Albert King Hawkes was an optometrist, inventor, and philanthropist. He was born in 1848 in Massachusetts but settled in Atlanta in 1886 and began an optical company which would become nationally known. Possibly partly because he didn’t have a family to pass his wealth on to Hawkes followed in the philanthropical footsteps of the wealthy benefactors from the Gilded Age (late 1800s) before him. According to one Hawkes Library National Register nomination:
“His donations were attributed to his interest in “sociological conditions” and in giving where it could most benefit society. He founded the Georgia Training School for Girls with a $10,000 donation as well as the land… He donated to various colleges, and a dormitory is named for him at LaGrange College. He provided for over-aged Methodist ministers, as well as Methodist orphans.”
PUBLIC LIBRARIES AND PHILANTHROPY
As America industrialized after the Civil War, waves of social reform also swept the nation. Besides libraries, this era saw a huge push for public schools, prison reform, housing services and the roots of the temperance movement. Much of the development in the way of public libraries was due to the philanthropy of Andrew Carnegie who had raised himself from the slums of Pittsburgh to become the richest man in the world through his steel industry businesses. In line with the social reformers of his day, Carnegie believed in social institutions’ ability to reform society, and in the wealthy few’s duty as benefactors. He considered the library in particular a strong influence on the “meritocratic nature” of America and thus a wise investment in order, stability, and sound economic growth.

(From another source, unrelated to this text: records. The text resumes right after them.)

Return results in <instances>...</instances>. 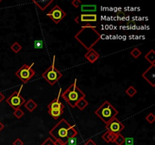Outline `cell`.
Here are the masks:
<instances>
[{
	"label": "cell",
	"mask_w": 155,
	"mask_h": 145,
	"mask_svg": "<svg viewBox=\"0 0 155 145\" xmlns=\"http://www.w3.org/2000/svg\"><path fill=\"white\" fill-rule=\"evenodd\" d=\"M40 145H58V144L54 142V140H53L52 138H51V137H48V138H46V140H44V141L42 142V143H41Z\"/></svg>",
	"instance_id": "484cf974"
},
{
	"label": "cell",
	"mask_w": 155,
	"mask_h": 145,
	"mask_svg": "<svg viewBox=\"0 0 155 145\" xmlns=\"http://www.w3.org/2000/svg\"><path fill=\"white\" fill-rule=\"evenodd\" d=\"M105 128L107 131H111V132L117 134H120L124 129L125 126H124V124L119 119H117L115 117L113 119H111L108 123L106 124Z\"/></svg>",
	"instance_id": "9c48e42d"
},
{
	"label": "cell",
	"mask_w": 155,
	"mask_h": 145,
	"mask_svg": "<svg viewBox=\"0 0 155 145\" xmlns=\"http://www.w3.org/2000/svg\"><path fill=\"white\" fill-rule=\"evenodd\" d=\"M54 58L55 57L54 56V60H53L52 64L42 73V78L45 79L51 85H54L62 77L61 72L56 68L55 65H54Z\"/></svg>",
	"instance_id": "5b68a950"
},
{
	"label": "cell",
	"mask_w": 155,
	"mask_h": 145,
	"mask_svg": "<svg viewBox=\"0 0 155 145\" xmlns=\"http://www.w3.org/2000/svg\"><path fill=\"white\" fill-rule=\"evenodd\" d=\"M13 114H14V116L17 118V119H21V118L23 117V116L24 115V112L23 111L21 108H18L14 111Z\"/></svg>",
	"instance_id": "d4e9b609"
},
{
	"label": "cell",
	"mask_w": 155,
	"mask_h": 145,
	"mask_svg": "<svg viewBox=\"0 0 155 145\" xmlns=\"http://www.w3.org/2000/svg\"><path fill=\"white\" fill-rule=\"evenodd\" d=\"M95 113L104 123L107 124L111 119L116 117L118 111L109 101H106L95 110Z\"/></svg>",
	"instance_id": "277c9868"
},
{
	"label": "cell",
	"mask_w": 155,
	"mask_h": 145,
	"mask_svg": "<svg viewBox=\"0 0 155 145\" xmlns=\"http://www.w3.org/2000/svg\"><path fill=\"white\" fill-rule=\"evenodd\" d=\"M67 14L66 12H64V11L62 10L60 8V6L55 5L48 14H47V16L50 18L51 20H52L55 24H58L62 19L66 17Z\"/></svg>",
	"instance_id": "ba28073f"
},
{
	"label": "cell",
	"mask_w": 155,
	"mask_h": 145,
	"mask_svg": "<svg viewBox=\"0 0 155 145\" xmlns=\"http://www.w3.org/2000/svg\"><path fill=\"white\" fill-rule=\"evenodd\" d=\"M124 141H125V137L120 133V134H117L114 143H117V145H123L124 143Z\"/></svg>",
	"instance_id": "44dd1931"
},
{
	"label": "cell",
	"mask_w": 155,
	"mask_h": 145,
	"mask_svg": "<svg viewBox=\"0 0 155 145\" xmlns=\"http://www.w3.org/2000/svg\"><path fill=\"white\" fill-rule=\"evenodd\" d=\"M125 145H134V139L133 137H125Z\"/></svg>",
	"instance_id": "f546056e"
},
{
	"label": "cell",
	"mask_w": 155,
	"mask_h": 145,
	"mask_svg": "<svg viewBox=\"0 0 155 145\" xmlns=\"http://www.w3.org/2000/svg\"><path fill=\"white\" fill-rule=\"evenodd\" d=\"M85 145H97V144L96 143L92 140V139H89V140L85 143Z\"/></svg>",
	"instance_id": "d6a6232c"
},
{
	"label": "cell",
	"mask_w": 155,
	"mask_h": 145,
	"mask_svg": "<svg viewBox=\"0 0 155 145\" xmlns=\"http://www.w3.org/2000/svg\"><path fill=\"white\" fill-rule=\"evenodd\" d=\"M142 76L151 85L152 87L155 86V65H151L142 73Z\"/></svg>",
	"instance_id": "30bf717a"
},
{
	"label": "cell",
	"mask_w": 155,
	"mask_h": 145,
	"mask_svg": "<svg viewBox=\"0 0 155 145\" xmlns=\"http://www.w3.org/2000/svg\"><path fill=\"white\" fill-rule=\"evenodd\" d=\"M87 51L92 49L101 39V36L94 26L85 25L74 36Z\"/></svg>",
	"instance_id": "7a4b0ae2"
},
{
	"label": "cell",
	"mask_w": 155,
	"mask_h": 145,
	"mask_svg": "<svg viewBox=\"0 0 155 145\" xmlns=\"http://www.w3.org/2000/svg\"><path fill=\"white\" fill-rule=\"evenodd\" d=\"M145 119H146L150 124H152L155 121V116L154 115V113H150L149 114L147 115L146 117H145Z\"/></svg>",
	"instance_id": "4316f807"
},
{
	"label": "cell",
	"mask_w": 155,
	"mask_h": 145,
	"mask_svg": "<svg viewBox=\"0 0 155 145\" xmlns=\"http://www.w3.org/2000/svg\"><path fill=\"white\" fill-rule=\"evenodd\" d=\"M67 144L68 145H77V136H76V137H71L70 139H68V142H67Z\"/></svg>",
	"instance_id": "f1b7e54d"
},
{
	"label": "cell",
	"mask_w": 155,
	"mask_h": 145,
	"mask_svg": "<svg viewBox=\"0 0 155 145\" xmlns=\"http://www.w3.org/2000/svg\"><path fill=\"white\" fill-rule=\"evenodd\" d=\"M23 89V85H21L20 87V89L18 91H15L14 92L12 95H10V97L7 98L6 100V102L8 103V104L11 106L14 110H17V109L20 108L23 104H25L26 101L21 95V92Z\"/></svg>",
	"instance_id": "52a82bcc"
},
{
	"label": "cell",
	"mask_w": 155,
	"mask_h": 145,
	"mask_svg": "<svg viewBox=\"0 0 155 145\" xmlns=\"http://www.w3.org/2000/svg\"><path fill=\"white\" fill-rule=\"evenodd\" d=\"M48 113L51 117L57 119L64 113V110H48Z\"/></svg>",
	"instance_id": "d6986e66"
},
{
	"label": "cell",
	"mask_w": 155,
	"mask_h": 145,
	"mask_svg": "<svg viewBox=\"0 0 155 145\" xmlns=\"http://www.w3.org/2000/svg\"><path fill=\"white\" fill-rule=\"evenodd\" d=\"M79 20L81 22H96L98 20V17L95 14H82L80 16L77 17L74 21L78 23Z\"/></svg>",
	"instance_id": "8fae6325"
},
{
	"label": "cell",
	"mask_w": 155,
	"mask_h": 145,
	"mask_svg": "<svg viewBox=\"0 0 155 145\" xmlns=\"http://www.w3.org/2000/svg\"><path fill=\"white\" fill-rule=\"evenodd\" d=\"M24 106H25V108L29 112H33L37 107V104L33 99H30L28 101L25 102Z\"/></svg>",
	"instance_id": "e0dca14e"
},
{
	"label": "cell",
	"mask_w": 155,
	"mask_h": 145,
	"mask_svg": "<svg viewBox=\"0 0 155 145\" xmlns=\"http://www.w3.org/2000/svg\"><path fill=\"white\" fill-rule=\"evenodd\" d=\"M53 0H42V1H33V2L37 6L41 11H44L47 7L53 2Z\"/></svg>",
	"instance_id": "5bb4252c"
},
{
	"label": "cell",
	"mask_w": 155,
	"mask_h": 145,
	"mask_svg": "<svg viewBox=\"0 0 155 145\" xmlns=\"http://www.w3.org/2000/svg\"><path fill=\"white\" fill-rule=\"evenodd\" d=\"M88 104H89V103L87 102V101H86L85 98H83V99H80V101L77 103L76 107H77L79 110H83L86 107H87Z\"/></svg>",
	"instance_id": "ffe728a7"
},
{
	"label": "cell",
	"mask_w": 155,
	"mask_h": 145,
	"mask_svg": "<svg viewBox=\"0 0 155 145\" xmlns=\"http://www.w3.org/2000/svg\"><path fill=\"white\" fill-rule=\"evenodd\" d=\"M11 49L17 54V53H18L21 49H22V46H21L18 42H14V43L11 45Z\"/></svg>",
	"instance_id": "7402d4cb"
},
{
	"label": "cell",
	"mask_w": 155,
	"mask_h": 145,
	"mask_svg": "<svg viewBox=\"0 0 155 145\" xmlns=\"http://www.w3.org/2000/svg\"><path fill=\"white\" fill-rule=\"evenodd\" d=\"M116 136L117 134H114V133L111 132V131H107L103 134L102 139L104 140V141L107 142V143H110V142L114 143Z\"/></svg>",
	"instance_id": "9a60e30c"
},
{
	"label": "cell",
	"mask_w": 155,
	"mask_h": 145,
	"mask_svg": "<svg viewBox=\"0 0 155 145\" xmlns=\"http://www.w3.org/2000/svg\"><path fill=\"white\" fill-rule=\"evenodd\" d=\"M13 145H24V142L20 138H17L15 141L13 142Z\"/></svg>",
	"instance_id": "1f68e13d"
},
{
	"label": "cell",
	"mask_w": 155,
	"mask_h": 145,
	"mask_svg": "<svg viewBox=\"0 0 155 145\" xmlns=\"http://www.w3.org/2000/svg\"><path fill=\"white\" fill-rule=\"evenodd\" d=\"M4 99H5V95H3L1 92H0V103H1Z\"/></svg>",
	"instance_id": "836d02e7"
},
{
	"label": "cell",
	"mask_w": 155,
	"mask_h": 145,
	"mask_svg": "<svg viewBox=\"0 0 155 145\" xmlns=\"http://www.w3.org/2000/svg\"><path fill=\"white\" fill-rule=\"evenodd\" d=\"M85 57L87 59L88 61L90 62L91 63H93L99 58L100 54H98L94 48H92V49L89 50V51L86 53Z\"/></svg>",
	"instance_id": "7c38bea8"
},
{
	"label": "cell",
	"mask_w": 155,
	"mask_h": 145,
	"mask_svg": "<svg viewBox=\"0 0 155 145\" xmlns=\"http://www.w3.org/2000/svg\"><path fill=\"white\" fill-rule=\"evenodd\" d=\"M126 93H127V95H129L130 97L133 98V97L134 96L136 93H137V90H136V89H135L133 85H131V86H130V87H129L127 90H126Z\"/></svg>",
	"instance_id": "603a6c76"
},
{
	"label": "cell",
	"mask_w": 155,
	"mask_h": 145,
	"mask_svg": "<svg viewBox=\"0 0 155 145\" xmlns=\"http://www.w3.org/2000/svg\"><path fill=\"white\" fill-rule=\"evenodd\" d=\"M48 110H64V105L59 100V95L58 98H54L51 103L48 105Z\"/></svg>",
	"instance_id": "4fadbf2b"
},
{
	"label": "cell",
	"mask_w": 155,
	"mask_h": 145,
	"mask_svg": "<svg viewBox=\"0 0 155 145\" xmlns=\"http://www.w3.org/2000/svg\"><path fill=\"white\" fill-rule=\"evenodd\" d=\"M130 54H131L134 58H138V57L142 54V51H141L139 48H135L132 50L131 52H130Z\"/></svg>",
	"instance_id": "cb8c5ba5"
},
{
	"label": "cell",
	"mask_w": 155,
	"mask_h": 145,
	"mask_svg": "<svg viewBox=\"0 0 155 145\" xmlns=\"http://www.w3.org/2000/svg\"><path fill=\"white\" fill-rule=\"evenodd\" d=\"M86 95L83 91L80 89V88L77 85V79L74 82V83L71 85L65 91L62 93L63 99L71 106L72 108L76 107V104L80 99L85 98Z\"/></svg>",
	"instance_id": "3957f363"
},
{
	"label": "cell",
	"mask_w": 155,
	"mask_h": 145,
	"mask_svg": "<svg viewBox=\"0 0 155 145\" xmlns=\"http://www.w3.org/2000/svg\"><path fill=\"white\" fill-rule=\"evenodd\" d=\"M145 59L148 60L149 63H151V65H155V52L153 49L148 51L146 54H145Z\"/></svg>",
	"instance_id": "ac0fdd59"
},
{
	"label": "cell",
	"mask_w": 155,
	"mask_h": 145,
	"mask_svg": "<svg viewBox=\"0 0 155 145\" xmlns=\"http://www.w3.org/2000/svg\"><path fill=\"white\" fill-rule=\"evenodd\" d=\"M34 47L36 48H38V49H41L43 47V42L42 40H40V39H37V40L34 41Z\"/></svg>",
	"instance_id": "83f0119b"
},
{
	"label": "cell",
	"mask_w": 155,
	"mask_h": 145,
	"mask_svg": "<svg viewBox=\"0 0 155 145\" xmlns=\"http://www.w3.org/2000/svg\"><path fill=\"white\" fill-rule=\"evenodd\" d=\"M0 2H1V0H0Z\"/></svg>",
	"instance_id": "d590c367"
},
{
	"label": "cell",
	"mask_w": 155,
	"mask_h": 145,
	"mask_svg": "<svg viewBox=\"0 0 155 145\" xmlns=\"http://www.w3.org/2000/svg\"><path fill=\"white\" fill-rule=\"evenodd\" d=\"M5 128V125H4V124H2L1 122V121H0V132H1V131L3 129V128Z\"/></svg>",
	"instance_id": "e575fe53"
},
{
	"label": "cell",
	"mask_w": 155,
	"mask_h": 145,
	"mask_svg": "<svg viewBox=\"0 0 155 145\" xmlns=\"http://www.w3.org/2000/svg\"><path fill=\"white\" fill-rule=\"evenodd\" d=\"M33 64L34 63H32L31 65H22V66H21V68L15 72L16 76H18L20 80H21L24 83L28 82L36 73L35 70H33L32 67Z\"/></svg>",
	"instance_id": "8992f818"
},
{
	"label": "cell",
	"mask_w": 155,
	"mask_h": 145,
	"mask_svg": "<svg viewBox=\"0 0 155 145\" xmlns=\"http://www.w3.org/2000/svg\"><path fill=\"white\" fill-rule=\"evenodd\" d=\"M77 134L75 125H71L64 119H61L49 131V134L58 145H67L68 139L76 137Z\"/></svg>",
	"instance_id": "6da1fadb"
},
{
	"label": "cell",
	"mask_w": 155,
	"mask_h": 145,
	"mask_svg": "<svg viewBox=\"0 0 155 145\" xmlns=\"http://www.w3.org/2000/svg\"><path fill=\"white\" fill-rule=\"evenodd\" d=\"M96 10V5H81V11L83 12H95Z\"/></svg>",
	"instance_id": "2e32d148"
},
{
	"label": "cell",
	"mask_w": 155,
	"mask_h": 145,
	"mask_svg": "<svg viewBox=\"0 0 155 145\" xmlns=\"http://www.w3.org/2000/svg\"><path fill=\"white\" fill-rule=\"evenodd\" d=\"M71 4H72L73 6H74L75 8H78L79 6H80V5L82 4V2L80 0H74V1H72Z\"/></svg>",
	"instance_id": "4dcf8cb0"
}]
</instances>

From 1883 to 1916, Carnegie provided the funds for 2,811 libraries around the world. According to a PBS American Experience program, “Ordering a library from Carnegie was as easy as ordering a sofa from the Sears Catalog.” Step one was to submit a request in writing. Step two involved identifying a site. Step three identify matching funds for maintenance.
In Georgia, 29 total Carnegie libraries were built, 5 at institutions of higher learning.

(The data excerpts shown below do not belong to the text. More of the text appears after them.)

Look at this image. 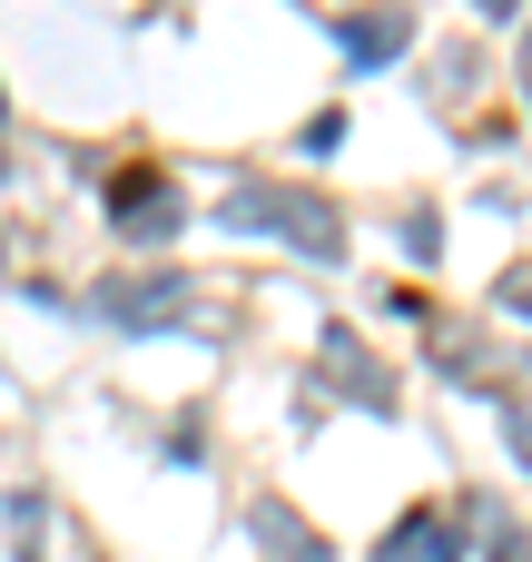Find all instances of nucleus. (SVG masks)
Returning a JSON list of instances; mask_svg holds the SVG:
<instances>
[{
	"label": "nucleus",
	"mask_w": 532,
	"mask_h": 562,
	"mask_svg": "<svg viewBox=\"0 0 532 562\" xmlns=\"http://www.w3.org/2000/svg\"><path fill=\"white\" fill-rule=\"evenodd\" d=\"M109 217H118L128 237H178V188H168L158 168H118V178H109Z\"/></svg>",
	"instance_id": "obj_3"
},
{
	"label": "nucleus",
	"mask_w": 532,
	"mask_h": 562,
	"mask_svg": "<svg viewBox=\"0 0 532 562\" xmlns=\"http://www.w3.org/2000/svg\"><path fill=\"white\" fill-rule=\"evenodd\" d=\"M375 562H464V524H454L444 504H415V514L375 543Z\"/></svg>",
	"instance_id": "obj_4"
},
{
	"label": "nucleus",
	"mask_w": 532,
	"mask_h": 562,
	"mask_svg": "<svg viewBox=\"0 0 532 562\" xmlns=\"http://www.w3.org/2000/svg\"><path fill=\"white\" fill-rule=\"evenodd\" d=\"M217 227L286 237V247H296V257H316V267H336V257H346V217H336L316 188H286V178H237V188H227V207H217Z\"/></svg>",
	"instance_id": "obj_1"
},
{
	"label": "nucleus",
	"mask_w": 532,
	"mask_h": 562,
	"mask_svg": "<svg viewBox=\"0 0 532 562\" xmlns=\"http://www.w3.org/2000/svg\"><path fill=\"white\" fill-rule=\"evenodd\" d=\"M336 138H346V109H316V119H306V148H316V158H326V148H336Z\"/></svg>",
	"instance_id": "obj_10"
},
{
	"label": "nucleus",
	"mask_w": 532,
	"mask_h": 562,
	"mask_svg": "<svg viewBox=\"0 0 532 562\" xmlns=\"http://www.w3.org/2000/svg\"><path fill=\"white\" fill-rule=\"evenodd\" d=\"M39 533H49V504H39V494H10V553L39 562Z\"/></svg>",
	"instance_id": "obj_8"
},
{
	"label": "nucleus",
	"mask_w": 532,
	"mask_h": 562,
	"mask_svg": "<svg viewBox=\"0 0 532 562\" xmlns=\"http://www.w3.org/2000/svg\"><path fill=\"white\" fill-rule=\"evenodd\" d=\"M464 10H484V20H523V0H464Z\"/></svg>",
	"instance_id": "obj_11"
},
{
	"label": "nucleus",
	"mask_w": 532,
	"mask_h": 562,
	"mask_svg": "<svg viewBox=\"0 0 532 562\" xmlns=\"http://www.w3.org/2000/svg\"><path fill=\"white\" fill-rule=\"evenodd\" d=\"M503 445H513V464L532 474V405H513V415H503Z\"/></svg>",
	"instance_id": "obj_9"
},
{
	"label": "nucleus",
	"mask_w": 532,
	"mask_h": 562,
	"mask_svg": "<svg viewBox=\"0 0 532 562\" xmlns=\"http://www.w3.org/2000/svg\"><path fill=\"white\" fill-rule=\"evenodd\" d=\"M336 40H346V59L375 69V59H395V49L415 40V20H405V10H355V20H336Z\"/></svg>",
	"instance_id": "obj_6"
},
{
	"label": "nucleus",
	"mask_w": 532,
	"mask_h": 562,
	"mask_svg": "<svg viewBox=\"0 0 532 562\" xmlns=\"http://www.w3.org/2000/svg\"><path fill=\"white\" fill-rule=\"evenodd\" d=\"M257 543H267L276 562H326V543H316V533H306L286 504H257Z\"/></svg>",
	"instance_id": "obj_7"
},
{
	"label": "nucleus",
	"mask_w": 532,
	"mask_h": 562,
	"mask_svg": "<svg viewBox=\"0 0 532 562\" xmlns=\"http://www.w3.org/2000/svg\"><path fill=\"white\" fill-rule=\"evenodd\" d=\"M188 316H197V277L188 267H118V277L89 286V326H109V336H168Z\"/></svg>",
	"instance_id": "obj_2"
},
{
	"label": "nucleus",
	"mask_w": 532,
	"mask_h": 562,
	"mask_svg": "<svg viewBox=\"0 0 532 562\" xmlns=\"http://www.w3.org/2000/svg\"><path fill=\"white\" fill-rule=\"evenodd\" d=\"M494 562H532V553H523V543H503V553H494Z\"/></svg>",
	"instance_id": "obj_13"
},
{
	"label": "nucleus",
	"mask_w": 532,
	"mask_h": 562,
	"mask_svg": "<svg viewBox=\"0 0 532 562\" xmlns=\"http://www.w3.org/2000/svg\"><path fill=\"white\" fill-rule=\"evenodd\" d=\"M523 99H532V20H523Z\"/></svg>",
	"instance_id": "obj_12"
},
{
	"label": "nucleus",
	"mask_w": 532,
	"mask_h": 562,
	"mask_svg": "<svg viewBox=\"0 0 532 562\" xmlns=\"http://www.w3.org/2000/svg\"><path fill=\"white\" fill-rule=\"evenodd\" d=\"M326 375H336V385H346V395H365V405H375V415H385V405H395V375H385V366H375V356H365V346H355V326H326Z\"/></svg>",
	"instance_id": "obj_5"
}]
</instances>
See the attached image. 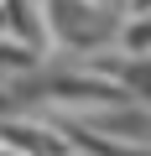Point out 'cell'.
Listing matches in <instances>:
<instances>
[{"mask_svg": "<svg viewBox=\"0 0 151 156\" xmlns=\"http://www.w3.org/2000/svg\"><path fill=\"white\" fill-rule=\"evenodd\" d=\"M0 62L21 73V68H31V62H37V52H26V47H5V42H0Z\"/></svg>", "mask_w": 151, "mask_h": 156, "instance_id": "obj_1", "label": "cell"}]
</instances>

Mr. Albert K. Hawkes apparently felt he could provide for society in a similar manner. By the early 20th century the public library was evolving as new services to address the needs of the “common man” were coming to the fore. Hawkes’ specification that the libraries be oriented toward children was a result of these new ways of thinking. In addition, and possibly due to his visual or simply technological savvy background, Hawkes wanted libraries to incorporate moving picture facilities as well.
The first discussions between the city of Griffin began in 1913 and the Griffin Hawkes Children’s Library officially opened in November of 1916. Though he had donated previously to libraries in Grantville, Roswell, and possibly other Georgia towns, the Griffin library was Hawkes’ first large-scale experiment in providing both literary and motion picture facilities. If it worked he planned to fund other children’s libraries around the state. Unfortunately, Albert K. Hawkes died in 1916 just as the Griffin library was opened. His will, however, provided $7,500 in funds for libraries in a short list of towns. Hawkes libraries in Cedartown (1921), West Point (1922), and Jackson (1925) were built as those cities raised the additional funds for construction and materials.

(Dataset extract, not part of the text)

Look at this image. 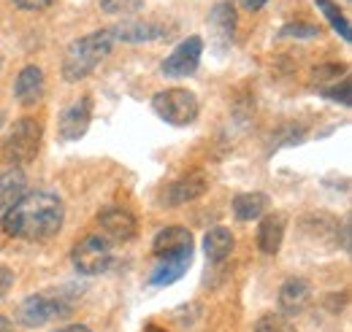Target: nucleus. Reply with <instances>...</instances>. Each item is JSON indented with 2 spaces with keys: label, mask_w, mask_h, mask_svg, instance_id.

Although no specification from Hawkes is known, Hawkes’ libraries, like Carnegie’s were Classically styled and beautifully done. All but one of the libraries is attributed the Atlanta architectural firm Hentz, Reid and Adler and Neel Reid himself. Robert and Co. is the architect listed for the West Point library.
Despite being called a children’s library, the Griffin library and the others after it, served adults too as these were the only public libraries in town and served most towns into the 1970s or later.
The Hawkes Library in West Point is the only one still operating as a library today.
By the way, the update on the library in Jackson? On the brink of demolition the city managed to stall the county and purchase the building. Today it has a new roof and a committee is being established to oversee the building’s rehabilitation.